Wednesday, December 9, 2009

txting + drving = bad idea

Though I’ve never driven while intoxicated, I am guilty of something nearly as dangerous: driving while intexticated.


These days, nearly everyone owns a cell phone, and texting has become a nationwide – if not international – phenomenon. But this phenomenon has recently fallen under strict scrutiny because of its relation to the number of accidents caused by texting while driving, an act appropriately termed “driving while intexticated.”


According to a study released this summer, people who text while driving are 23 times more likely to be involved in an accident than those who refrain from texting while driving.

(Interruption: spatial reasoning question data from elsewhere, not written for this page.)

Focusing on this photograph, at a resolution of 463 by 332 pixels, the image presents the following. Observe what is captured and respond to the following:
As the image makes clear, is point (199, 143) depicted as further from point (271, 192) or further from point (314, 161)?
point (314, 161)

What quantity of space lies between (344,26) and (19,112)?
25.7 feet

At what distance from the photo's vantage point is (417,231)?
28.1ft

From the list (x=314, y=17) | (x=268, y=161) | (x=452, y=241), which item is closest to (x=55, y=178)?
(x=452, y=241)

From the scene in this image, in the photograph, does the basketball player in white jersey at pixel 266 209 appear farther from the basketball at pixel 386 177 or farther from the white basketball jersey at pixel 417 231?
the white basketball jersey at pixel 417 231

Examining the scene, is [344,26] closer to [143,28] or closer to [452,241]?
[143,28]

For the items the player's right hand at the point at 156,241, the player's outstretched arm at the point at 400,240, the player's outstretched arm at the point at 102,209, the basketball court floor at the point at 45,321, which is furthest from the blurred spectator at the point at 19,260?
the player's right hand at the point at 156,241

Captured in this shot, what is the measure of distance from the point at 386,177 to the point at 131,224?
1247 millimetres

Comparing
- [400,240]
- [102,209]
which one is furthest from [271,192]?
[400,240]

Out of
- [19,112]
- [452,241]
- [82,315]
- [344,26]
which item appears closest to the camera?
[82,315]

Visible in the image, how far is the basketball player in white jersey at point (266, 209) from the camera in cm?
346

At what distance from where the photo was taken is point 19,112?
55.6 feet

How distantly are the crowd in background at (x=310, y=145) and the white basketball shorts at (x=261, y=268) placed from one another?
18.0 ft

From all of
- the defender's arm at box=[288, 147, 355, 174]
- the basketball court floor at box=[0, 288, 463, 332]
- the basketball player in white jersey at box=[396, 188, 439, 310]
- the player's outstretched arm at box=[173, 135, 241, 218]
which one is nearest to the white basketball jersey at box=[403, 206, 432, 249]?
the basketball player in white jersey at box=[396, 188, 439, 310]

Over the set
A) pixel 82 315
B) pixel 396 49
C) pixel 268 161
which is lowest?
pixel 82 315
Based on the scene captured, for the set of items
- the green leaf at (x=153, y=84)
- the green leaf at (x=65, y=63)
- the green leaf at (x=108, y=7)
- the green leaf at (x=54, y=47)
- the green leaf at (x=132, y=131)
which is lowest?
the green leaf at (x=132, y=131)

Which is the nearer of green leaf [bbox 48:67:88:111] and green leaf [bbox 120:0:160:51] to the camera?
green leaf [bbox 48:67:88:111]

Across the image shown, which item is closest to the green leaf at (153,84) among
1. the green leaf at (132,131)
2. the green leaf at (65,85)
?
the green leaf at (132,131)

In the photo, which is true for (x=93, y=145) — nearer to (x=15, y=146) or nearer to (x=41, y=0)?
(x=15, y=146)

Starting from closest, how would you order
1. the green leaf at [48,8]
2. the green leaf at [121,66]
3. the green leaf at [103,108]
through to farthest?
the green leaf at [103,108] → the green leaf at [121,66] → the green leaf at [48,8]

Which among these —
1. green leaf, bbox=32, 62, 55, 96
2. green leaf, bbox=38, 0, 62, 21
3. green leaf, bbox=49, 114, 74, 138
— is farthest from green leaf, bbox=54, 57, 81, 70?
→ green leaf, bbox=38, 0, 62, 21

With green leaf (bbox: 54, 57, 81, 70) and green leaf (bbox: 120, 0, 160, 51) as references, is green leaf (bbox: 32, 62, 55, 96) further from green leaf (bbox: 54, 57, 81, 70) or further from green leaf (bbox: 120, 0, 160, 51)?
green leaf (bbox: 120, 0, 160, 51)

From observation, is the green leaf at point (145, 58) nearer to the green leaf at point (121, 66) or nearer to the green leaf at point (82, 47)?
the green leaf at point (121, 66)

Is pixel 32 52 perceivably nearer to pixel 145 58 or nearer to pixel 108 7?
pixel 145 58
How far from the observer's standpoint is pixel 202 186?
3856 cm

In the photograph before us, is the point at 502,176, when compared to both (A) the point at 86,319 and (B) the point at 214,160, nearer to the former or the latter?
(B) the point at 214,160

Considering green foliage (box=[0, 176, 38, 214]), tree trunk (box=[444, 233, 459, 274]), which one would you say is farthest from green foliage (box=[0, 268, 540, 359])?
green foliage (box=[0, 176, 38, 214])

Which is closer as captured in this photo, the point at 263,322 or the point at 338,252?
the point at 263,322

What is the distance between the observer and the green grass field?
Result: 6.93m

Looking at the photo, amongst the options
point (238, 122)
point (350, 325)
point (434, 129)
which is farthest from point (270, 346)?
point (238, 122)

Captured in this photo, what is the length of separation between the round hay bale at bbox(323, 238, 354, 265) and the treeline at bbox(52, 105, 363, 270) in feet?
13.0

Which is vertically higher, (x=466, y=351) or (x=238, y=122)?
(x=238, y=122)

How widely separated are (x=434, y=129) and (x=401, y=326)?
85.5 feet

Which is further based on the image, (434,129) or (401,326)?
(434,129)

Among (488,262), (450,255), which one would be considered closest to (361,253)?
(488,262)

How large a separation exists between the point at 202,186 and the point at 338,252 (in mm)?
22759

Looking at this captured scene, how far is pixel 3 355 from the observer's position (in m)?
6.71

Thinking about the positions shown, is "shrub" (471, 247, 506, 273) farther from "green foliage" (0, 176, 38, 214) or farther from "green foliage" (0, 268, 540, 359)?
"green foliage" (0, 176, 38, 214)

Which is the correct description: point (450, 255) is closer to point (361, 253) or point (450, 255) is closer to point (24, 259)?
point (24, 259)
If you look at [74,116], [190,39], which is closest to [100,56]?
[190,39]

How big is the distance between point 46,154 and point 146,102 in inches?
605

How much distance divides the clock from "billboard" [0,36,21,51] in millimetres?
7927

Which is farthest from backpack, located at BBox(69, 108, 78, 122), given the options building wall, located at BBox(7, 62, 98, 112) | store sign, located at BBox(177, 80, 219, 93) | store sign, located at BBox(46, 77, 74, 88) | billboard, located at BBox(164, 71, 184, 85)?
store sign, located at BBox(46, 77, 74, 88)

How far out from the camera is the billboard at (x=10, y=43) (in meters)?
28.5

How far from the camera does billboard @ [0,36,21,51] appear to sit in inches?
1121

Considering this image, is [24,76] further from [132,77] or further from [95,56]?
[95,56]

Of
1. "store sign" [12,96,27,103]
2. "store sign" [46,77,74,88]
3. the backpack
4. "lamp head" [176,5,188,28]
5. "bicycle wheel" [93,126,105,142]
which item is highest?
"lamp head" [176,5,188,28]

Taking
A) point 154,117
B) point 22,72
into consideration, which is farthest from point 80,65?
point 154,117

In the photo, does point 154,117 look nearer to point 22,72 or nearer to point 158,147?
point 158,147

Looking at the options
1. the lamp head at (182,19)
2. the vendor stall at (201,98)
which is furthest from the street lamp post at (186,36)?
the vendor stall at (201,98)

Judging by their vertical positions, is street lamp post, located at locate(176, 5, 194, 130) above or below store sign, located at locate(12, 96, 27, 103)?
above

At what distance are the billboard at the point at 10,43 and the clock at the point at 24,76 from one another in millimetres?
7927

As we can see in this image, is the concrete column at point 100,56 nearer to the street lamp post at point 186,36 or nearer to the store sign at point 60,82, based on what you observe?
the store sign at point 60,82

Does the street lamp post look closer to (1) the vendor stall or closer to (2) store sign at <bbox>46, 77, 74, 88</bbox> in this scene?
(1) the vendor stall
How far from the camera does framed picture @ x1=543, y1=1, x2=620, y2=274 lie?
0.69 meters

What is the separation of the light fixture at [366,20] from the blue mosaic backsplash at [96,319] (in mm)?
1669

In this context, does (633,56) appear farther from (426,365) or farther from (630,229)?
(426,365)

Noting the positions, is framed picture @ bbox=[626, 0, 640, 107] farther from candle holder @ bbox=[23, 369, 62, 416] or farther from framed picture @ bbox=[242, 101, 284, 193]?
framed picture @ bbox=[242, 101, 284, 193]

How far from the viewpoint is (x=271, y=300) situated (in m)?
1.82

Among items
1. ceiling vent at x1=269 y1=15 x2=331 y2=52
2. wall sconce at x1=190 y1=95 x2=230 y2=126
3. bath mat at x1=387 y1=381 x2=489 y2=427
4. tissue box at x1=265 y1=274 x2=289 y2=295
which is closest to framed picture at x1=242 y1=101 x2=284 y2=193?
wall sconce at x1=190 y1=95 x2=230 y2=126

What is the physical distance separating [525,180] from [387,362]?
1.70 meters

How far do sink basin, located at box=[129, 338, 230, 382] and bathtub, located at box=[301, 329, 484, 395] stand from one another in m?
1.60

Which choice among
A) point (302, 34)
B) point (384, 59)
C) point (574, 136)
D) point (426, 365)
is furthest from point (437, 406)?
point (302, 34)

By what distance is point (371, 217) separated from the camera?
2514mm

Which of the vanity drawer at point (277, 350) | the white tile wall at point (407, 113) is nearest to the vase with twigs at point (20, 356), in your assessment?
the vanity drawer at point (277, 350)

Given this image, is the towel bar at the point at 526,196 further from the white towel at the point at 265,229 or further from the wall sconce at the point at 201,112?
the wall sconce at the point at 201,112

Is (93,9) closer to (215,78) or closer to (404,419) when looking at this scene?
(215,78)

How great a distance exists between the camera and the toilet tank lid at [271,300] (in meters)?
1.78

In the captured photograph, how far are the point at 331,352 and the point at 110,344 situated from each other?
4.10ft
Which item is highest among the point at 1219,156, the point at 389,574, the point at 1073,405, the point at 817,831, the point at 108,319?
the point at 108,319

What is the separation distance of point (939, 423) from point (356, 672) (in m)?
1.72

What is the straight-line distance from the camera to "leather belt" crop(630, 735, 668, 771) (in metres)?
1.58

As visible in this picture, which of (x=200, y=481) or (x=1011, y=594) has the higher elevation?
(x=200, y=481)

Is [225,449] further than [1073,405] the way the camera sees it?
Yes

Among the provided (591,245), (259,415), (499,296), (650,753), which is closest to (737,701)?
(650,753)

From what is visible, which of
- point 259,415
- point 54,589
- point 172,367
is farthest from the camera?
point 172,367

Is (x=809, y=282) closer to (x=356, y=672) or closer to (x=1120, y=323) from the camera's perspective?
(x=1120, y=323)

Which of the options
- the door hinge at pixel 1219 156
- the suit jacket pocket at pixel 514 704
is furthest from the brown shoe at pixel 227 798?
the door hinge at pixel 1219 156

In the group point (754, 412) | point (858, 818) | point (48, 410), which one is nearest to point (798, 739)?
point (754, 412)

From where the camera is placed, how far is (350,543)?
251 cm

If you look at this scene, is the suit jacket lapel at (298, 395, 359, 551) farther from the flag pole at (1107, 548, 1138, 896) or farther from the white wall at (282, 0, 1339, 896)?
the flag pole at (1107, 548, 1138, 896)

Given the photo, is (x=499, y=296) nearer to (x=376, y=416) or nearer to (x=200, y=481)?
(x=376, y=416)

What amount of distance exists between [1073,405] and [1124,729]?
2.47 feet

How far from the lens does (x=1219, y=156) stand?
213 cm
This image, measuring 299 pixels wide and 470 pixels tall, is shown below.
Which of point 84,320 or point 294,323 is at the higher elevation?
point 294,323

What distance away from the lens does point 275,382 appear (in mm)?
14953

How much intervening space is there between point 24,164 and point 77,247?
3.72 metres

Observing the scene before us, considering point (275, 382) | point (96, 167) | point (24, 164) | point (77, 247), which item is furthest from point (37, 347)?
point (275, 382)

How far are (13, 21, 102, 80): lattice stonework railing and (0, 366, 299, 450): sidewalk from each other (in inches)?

This same study, one of the first to focus on the effects of texting while driving, also showed that when texting, people spend an average of nearly five seconds not focusing on the road. Though five seconds may not seem like much, for someone driving 55 mph – an average highway speed – that five seconds equals driving the length of a football field.


Pretty scary, when you consider the number of people you know who text while driving. Even scarier when you think about the people you don’t know who, at any given moment, are driving the same streets you are but paying more attention to whatever their last text said than on the road.


Currently, only 19 states have outlawed texting while driving. This July, legislation was introduced in the Senate that would establish a federal law requiring each state to prohibit texting while driving, but it has yet to gain firm support from either party.


My question, simply put, is this: How many lives have to be lost before lawmakers decide this issue warrants serious attention and a law making it illegal to text while driving?


We’ve all heard horror stories about the dangers of being distracted behind the wheel. In 2007, five teenage girls from New York died after the driver of their vehicle swerved into oncoming traffic and hit a tractor-trailer. The vehicle then burst into flames, leaving the girls trapped inside with no chance of survival.


Police records indicated that the driver, Bailey Goodman, had been texting on her phone up to 75 seconds before the accident. Though no one will ever be able to confirm that Bailey had been the one actually texting, this unfortunate accident is just one of many that proves the dangerous and all too often life-threatening mistake made when people text and drive.


Most people in America heed these accidents as warnings and believe in the severity of texting while driving. In a recent survey, 95 percent of drivers said that texting while driving was “completely or somewhat unacceptable.”


However, 18 percent of these same people admitted to having texted while driving in the past month.


Until Congress passes a law prohibiting people from texting while driving, people on the roads will have to continue to worry that the person in the next car is more concerned with reading their last text message than with driving carefully and cautiously.


I used to drive while intexticated, but I’ve reformed. I hope the rest of the nation does, too.